Monday, Jun. 14, 1999
Going For Mass Appeal
By Belinda Luscombe/North Adams
Part of Joseph Beuys' Lightning with Stag in Its Glare is an 1,800-lb. structure that is suspended from the ceiling and just kisses the floor. Artist Lawrence Weiner chooses words, the color of the paint and the way the text should be painted on the wall, and has the gallery do the work. Ronald Kuivila's Visitations is an audiotape of interviews, songs and the noises of a former factory. Robert Rauschenberg's 1/4 Mile or 2 Furlong Piece is a work in progress that currently has 195 parts--some visual, some aural--and measures nearly 1,000 ft. in length. Let's leave aside discussion of the value of these examples of contemporary art. Before people can judge them, they have to be seen or, as the artists would have it, experienced. But how to house such a disparate mix of hybrids?
Over the last decade, a spray of new museums of contemporary art has popped up to grapple with that challenge. Miami opened one in 1996, the same year Chicago expanded its version. Last year architect Will Bruder carved one out of a multiplex cinema in Scottsdale, Ariz., and MoCA Denver moved to a 10,000-sq.-ft. permanent home. Cincinnati recently announced that the dynamic female architect Zaha Hadid would design its contemporary arts center. And just last month the biggest of them all, Mass MoCA, opened in North Adams, Mass. Its name is doubly apt: housed in an abandoned factory that covers 13 acres (or about a third of the formerly industrial town), the museum has 19 commodious galleries. It's huge. In fact, it has so much space that it raises money by renting out some of its 27 buildings to commercial tenants of a like mind, such as a computer-animation firm and the local newspaper.
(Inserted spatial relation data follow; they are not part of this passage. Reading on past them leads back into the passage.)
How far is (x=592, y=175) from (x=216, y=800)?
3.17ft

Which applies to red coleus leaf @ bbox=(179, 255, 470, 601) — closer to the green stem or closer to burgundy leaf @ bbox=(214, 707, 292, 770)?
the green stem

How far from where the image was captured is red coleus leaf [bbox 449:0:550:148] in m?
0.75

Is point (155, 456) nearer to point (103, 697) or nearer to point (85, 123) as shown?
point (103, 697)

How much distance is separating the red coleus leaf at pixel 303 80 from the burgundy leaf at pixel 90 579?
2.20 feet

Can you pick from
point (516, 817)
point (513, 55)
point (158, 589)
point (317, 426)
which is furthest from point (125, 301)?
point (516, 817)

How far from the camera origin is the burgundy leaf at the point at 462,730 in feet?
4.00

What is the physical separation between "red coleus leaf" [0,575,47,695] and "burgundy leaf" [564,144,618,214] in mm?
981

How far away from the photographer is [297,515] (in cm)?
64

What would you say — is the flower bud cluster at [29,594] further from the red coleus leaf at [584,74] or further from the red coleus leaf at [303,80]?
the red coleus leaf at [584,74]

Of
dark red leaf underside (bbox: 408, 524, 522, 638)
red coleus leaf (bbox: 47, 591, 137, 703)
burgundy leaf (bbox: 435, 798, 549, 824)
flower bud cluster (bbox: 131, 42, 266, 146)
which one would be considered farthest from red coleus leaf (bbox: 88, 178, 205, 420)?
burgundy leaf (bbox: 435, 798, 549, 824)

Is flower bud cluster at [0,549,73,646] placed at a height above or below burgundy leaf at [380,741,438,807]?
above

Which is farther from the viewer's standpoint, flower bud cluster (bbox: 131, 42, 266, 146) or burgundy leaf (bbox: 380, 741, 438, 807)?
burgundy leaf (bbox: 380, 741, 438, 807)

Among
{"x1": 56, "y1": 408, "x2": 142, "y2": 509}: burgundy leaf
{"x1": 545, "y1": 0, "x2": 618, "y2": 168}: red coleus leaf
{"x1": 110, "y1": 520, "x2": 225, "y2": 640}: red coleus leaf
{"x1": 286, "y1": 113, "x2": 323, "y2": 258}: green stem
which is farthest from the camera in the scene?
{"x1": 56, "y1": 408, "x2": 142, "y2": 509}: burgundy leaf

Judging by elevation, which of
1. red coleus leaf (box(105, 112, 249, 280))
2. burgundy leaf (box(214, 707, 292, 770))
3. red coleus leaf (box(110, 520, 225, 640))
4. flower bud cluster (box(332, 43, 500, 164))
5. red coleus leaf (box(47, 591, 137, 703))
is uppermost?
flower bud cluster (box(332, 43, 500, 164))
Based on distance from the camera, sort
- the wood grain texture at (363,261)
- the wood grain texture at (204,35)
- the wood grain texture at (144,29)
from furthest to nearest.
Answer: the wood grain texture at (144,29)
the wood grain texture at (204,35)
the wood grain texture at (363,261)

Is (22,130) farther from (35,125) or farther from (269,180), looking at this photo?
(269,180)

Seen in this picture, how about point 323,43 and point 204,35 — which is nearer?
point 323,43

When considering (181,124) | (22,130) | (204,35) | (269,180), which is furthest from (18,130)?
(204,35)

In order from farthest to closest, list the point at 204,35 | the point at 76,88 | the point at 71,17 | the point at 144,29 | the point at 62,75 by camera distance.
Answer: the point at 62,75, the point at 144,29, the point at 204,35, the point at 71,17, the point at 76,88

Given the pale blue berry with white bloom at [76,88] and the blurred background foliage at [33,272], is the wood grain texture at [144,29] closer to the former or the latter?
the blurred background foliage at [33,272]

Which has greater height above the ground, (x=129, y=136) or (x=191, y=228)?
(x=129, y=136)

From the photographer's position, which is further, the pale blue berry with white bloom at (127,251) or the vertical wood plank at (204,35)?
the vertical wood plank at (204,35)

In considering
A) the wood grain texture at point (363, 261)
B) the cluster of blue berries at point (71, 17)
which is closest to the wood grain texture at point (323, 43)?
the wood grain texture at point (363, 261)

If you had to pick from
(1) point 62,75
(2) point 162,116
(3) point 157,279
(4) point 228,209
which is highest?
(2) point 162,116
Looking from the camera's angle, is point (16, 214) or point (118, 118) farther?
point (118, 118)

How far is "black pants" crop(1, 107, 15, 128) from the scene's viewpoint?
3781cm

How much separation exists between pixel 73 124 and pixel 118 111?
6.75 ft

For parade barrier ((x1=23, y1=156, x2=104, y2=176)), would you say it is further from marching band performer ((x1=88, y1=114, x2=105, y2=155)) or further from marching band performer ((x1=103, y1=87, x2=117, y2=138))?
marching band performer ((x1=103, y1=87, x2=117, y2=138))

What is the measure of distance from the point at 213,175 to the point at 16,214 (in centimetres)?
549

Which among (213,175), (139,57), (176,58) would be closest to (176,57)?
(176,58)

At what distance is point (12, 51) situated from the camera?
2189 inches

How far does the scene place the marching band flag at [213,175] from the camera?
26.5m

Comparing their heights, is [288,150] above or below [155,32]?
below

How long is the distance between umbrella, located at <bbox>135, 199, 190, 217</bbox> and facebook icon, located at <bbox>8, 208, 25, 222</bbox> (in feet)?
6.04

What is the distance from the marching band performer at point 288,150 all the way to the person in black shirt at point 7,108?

Originally the brainchild of Thomas Krens, then head of the nearby Williams College Museum of Art and currently the expansion-minded director of the Guggenheim, Mass MoCA was supposed to be a big splashy gallery, similar in concept to the Guggenheim in Bilbao. The same architect, Frank Gehry, and other big names, worked on the initial plan. But in 1988 Krens moved to the Guggenheim, and the economic boom known as the "Massachusetts Miracle" evaporated, taking the funding with it. Joseph Thompson, Krens' successor, was left holding the baby. He has proved a shrewd parent. Thompson and a local architectural firm, Bruner/Cott & Associates, scaled back the original grand scheme. As a result, they may have ended up with something more interesting.
"Look at these spaces," says chief designer Simeon Bruner, marveling at the hulking, bricky, fortress-of-industry buildings. "What did we do to them? Nothing. We just cleaned them up a little." It's a likably egoless statement from an architect, and he's right. The makers of Mass MoCA had sense enough to leave the buildings alone. Perhaps they should have held back more; the less renovated spaces are the most enticing.
Echoes of the site's former uses--it was built in the 19th century for a textile printer and then became the home of an electric firm--ring through the place in deeper chords than the sound installation that mimics the tones of the old clock tower. One 18-ft.-high-ceilinged room was used to generate lightning to test the capacitors the electric firm made. Now video artist Tony Oursler has annexed that space for a talking-light-bulb piece. "We have yet to have an artist who comes here who doesn't have a big idea," says Thompson. "These buildings have a heft that invites large gestures." It's not just new projects. Rauschenberg chose to display his biggest work in a gallery at Mass MoCA that is about the size of a football field. Even in art, size matters.
Thompson says he wants to "erase the traditional line between the visual and performing arts." To this end, Mass MoCA has a theater, rehearsal spaces, an outdoor cinema and what the center boasts is "two performance courtyards." These are ordinary courtyards, enlivened by the buildings, elevated walkways and bridges that surround them. There's something peculiarly exultant about watching a Los Lobos concert in an abandoned factory. That peculiarity is Mass MoCA's chief joy.
Whether the museum will flourish is more up in the air than Beuys' sculpture. Mass MoCA has to survive on a wee budget and attract more than seasonal tourists to the area. All this without a titanium-covered building or a huge permanent collection to marvel at. But the combination of this sprawling, roughhewn relic of an era of America's past bristling with the newest in every type of art form is something almost equally worth seeing.